王继恩忙道:“娘娘的意思奴婢明白,往后奴婢继续听从赵主事的命令,但实则娘娘才是奴婢主人,哪些能让赵主事知道,哪些不能,奴婢心里拎得清。”
符金菀咯咯娇笑道:“不错,是个聪明的好奴才,难怪赵主事信任你。”
王继恩一张脸尽显谄媚之态:“能得娘娘看重,是奴婢几辈子修来的福分。奴婢愿为娘娘赴汤蹈火,万死不辞!”
符金菀觉得自己连哄带吓已经让王继恩这个小奴才归顺,有些洋洋自得,这种把他人掌控在手的感觉当真美妙。

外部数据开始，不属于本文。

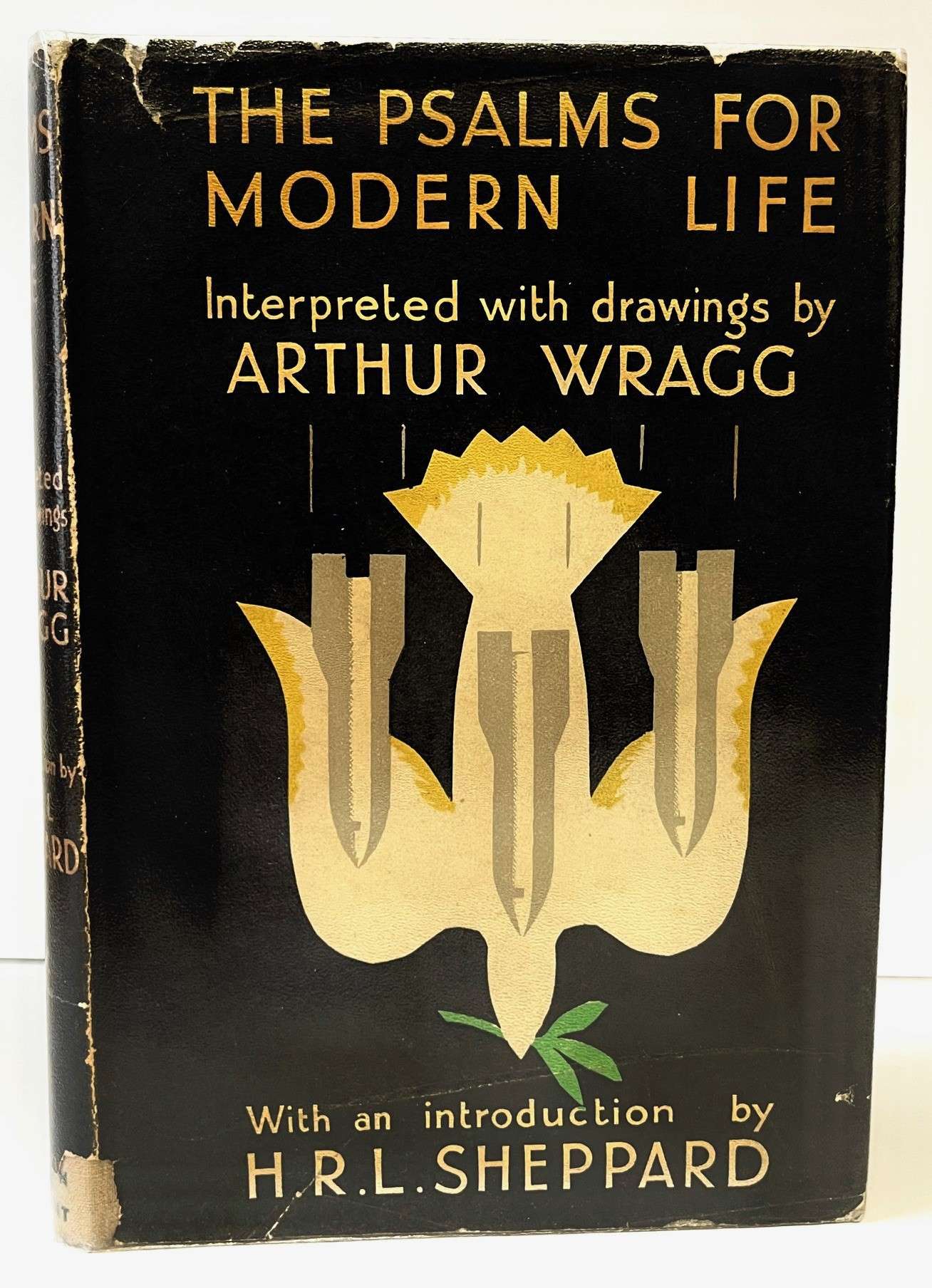 Psalms for Modern Life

“陛下近前和太医署,你可能打探到可靠消息?”符金菀问道。
王继恩想了想:“太医署奴婢有办法,但陛下御前守卫森严,一时半会只怕难,那些禁兵油盐不进,想要收买着实困难。”
符金菀忙道:“从今起,你加紧从太医署打听陛下病情,御前禁卫也要尽力收买,本宫这里有许多金银珠宝,你尽管拿去支用。”
王继恩心里乐不可支,嘴上满是感激:“娘娘信赖,奴婢无以为报,只有豁出性命为娘娘效力!”
符金菀对他表现出的忠诚十分满意,当即就命人收拾了一箱金银首饰交给他。
王继恩千恩万谢告退而去。
抱着沉甸甸的首饰箱子离开福宁宫,王继恩回头看了眼暮色下的巍峨宫阙,一口浓痰吐在地上,压低声骂咧:
“不守妇道的浪货,凭你也配当皇后?呸~~”
王继恩狭开箱子缝隙瞄了眼,贪婪地吞咽口水。
这一箱子怕不得值十几万贯钱。
“偷偷拿一点,只拿一点,公爷应该不会发现吧?嗯嗯,应该不会,只拿一点就好......”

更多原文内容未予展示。